Cancer is the second leading cause of death in the world, with about one in six deaths worldwide attributed to the disease. As cancer treatments continue to improve as technology progresses, researchers and clinicians have failed to explain the diversity of cancer cell responses to oncological disease treatments. In many cases, cancer cells of corresponding genetic makeup respond differently to the same treatment. Researchers at Mount Sinai and IBM combined computer and biological methods to find an index of this behavior.

Cells die when they encounter bacteria, malnutrition or viruses. But also, to promote normal functioning, our body eliminates billions of cells every day – a process called "programmed cell death" or apoptosis. Mitochondria, often referred to as the motor of the cell because of its ability to produce cellular energy, can also play a catalytic role in the activation of programmed cell death, and some anticancer drugs work in activating this process. This function encouraged researchers to explore the hypothesis that cancer cells with identical genetic makeup but different amounts of mitochondria may be more likely to die if exposed to the same drugs that promote apoptosis.
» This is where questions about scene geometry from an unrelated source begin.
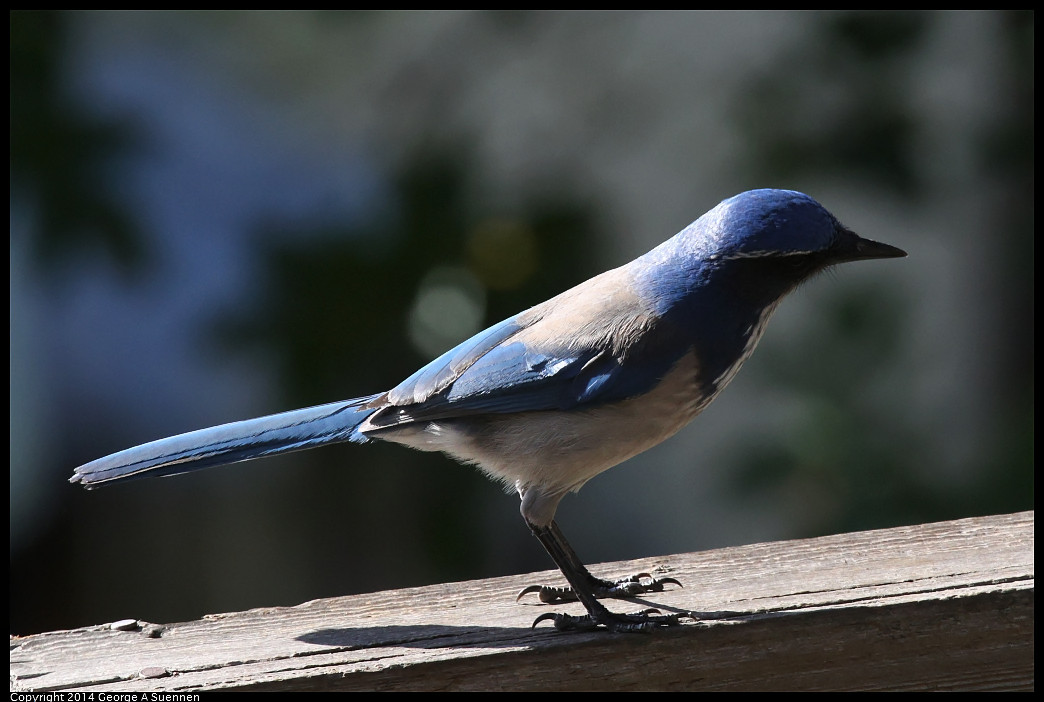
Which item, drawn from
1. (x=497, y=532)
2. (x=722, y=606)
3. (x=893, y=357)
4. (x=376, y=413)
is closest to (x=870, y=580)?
(x=722, y=606)

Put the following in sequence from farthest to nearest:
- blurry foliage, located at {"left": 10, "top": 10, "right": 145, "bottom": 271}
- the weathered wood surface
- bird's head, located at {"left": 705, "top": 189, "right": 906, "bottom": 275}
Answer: blurry foliage, located at {"left": 10, "top": 10, "right": 145, "bottom": 271} < bird's head, located at {"left": 705, "top": 189, "right": 906, "bottom": 275} < the weathered wood surface

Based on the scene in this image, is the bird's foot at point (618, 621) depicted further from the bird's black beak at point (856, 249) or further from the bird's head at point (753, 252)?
the bird's black beak at point (856, 249)

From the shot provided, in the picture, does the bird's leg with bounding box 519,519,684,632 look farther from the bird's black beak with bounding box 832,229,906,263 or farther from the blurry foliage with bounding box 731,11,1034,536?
the blurry foliage with bounding box 731,11,1034,536

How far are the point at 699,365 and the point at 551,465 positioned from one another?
0.44 meters

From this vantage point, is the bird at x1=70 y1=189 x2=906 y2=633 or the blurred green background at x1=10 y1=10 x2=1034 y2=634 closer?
the bird at x1=70 y1=189 x2=906 y2=633

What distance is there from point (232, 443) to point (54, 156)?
5.09ft

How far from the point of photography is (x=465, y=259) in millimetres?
3947

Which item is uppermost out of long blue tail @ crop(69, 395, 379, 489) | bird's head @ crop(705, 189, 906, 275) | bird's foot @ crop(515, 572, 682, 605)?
bird's head @ crop(705, 189, 906, 275)

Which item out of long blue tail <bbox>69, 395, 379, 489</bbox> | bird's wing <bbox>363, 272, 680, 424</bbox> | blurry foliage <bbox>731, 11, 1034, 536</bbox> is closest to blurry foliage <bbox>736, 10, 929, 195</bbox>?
blurry foliage <bbox>731, 11, 1034, 536</bbox>

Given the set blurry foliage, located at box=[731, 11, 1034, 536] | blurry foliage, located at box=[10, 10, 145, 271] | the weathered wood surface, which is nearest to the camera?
the weathered wood surface

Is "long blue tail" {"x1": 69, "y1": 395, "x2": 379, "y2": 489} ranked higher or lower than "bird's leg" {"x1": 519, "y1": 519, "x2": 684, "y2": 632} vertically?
higher

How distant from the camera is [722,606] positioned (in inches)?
97.6

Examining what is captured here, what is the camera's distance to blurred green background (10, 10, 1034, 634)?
3.95 metres

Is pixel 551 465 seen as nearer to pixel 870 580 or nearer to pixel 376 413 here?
pixel 376 413
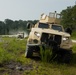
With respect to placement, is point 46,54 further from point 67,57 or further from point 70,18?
point 70,18

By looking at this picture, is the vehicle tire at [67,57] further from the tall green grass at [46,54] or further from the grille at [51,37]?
the tall green grass at [46,54]

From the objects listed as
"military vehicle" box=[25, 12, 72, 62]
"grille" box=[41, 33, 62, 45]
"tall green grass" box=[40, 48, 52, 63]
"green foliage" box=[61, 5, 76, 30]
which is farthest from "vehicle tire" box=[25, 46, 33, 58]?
"green foliage" box=[61, 5, 76, 30]

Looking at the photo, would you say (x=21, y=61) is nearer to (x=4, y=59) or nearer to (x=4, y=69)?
(x=4, y=59)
By exposing various cell types to six concentrations of a pro-apoptotic drug and measuring the abundance of mitochondria in surviving cells, researchers at Mount Sinai and IBM found that surviving cells had a greater amount of mitochondria than untreated cells. This strongly suggests that cells with fewer mitochondria are more likely to respond to certain drug treatments.

To badyze these data, the researchers used a mathematical framework called DEPICTIVE (acronym for DEtermining Parameter Influence on cell-to-cell variability through the inference of the explained variance) to quantify the variability of survival or death. cell-induced mitochondrial abundance. Overall, the framework determined that mitochondrial variability accounted for up to 30% of variable responses to the pro-apoptotic drug.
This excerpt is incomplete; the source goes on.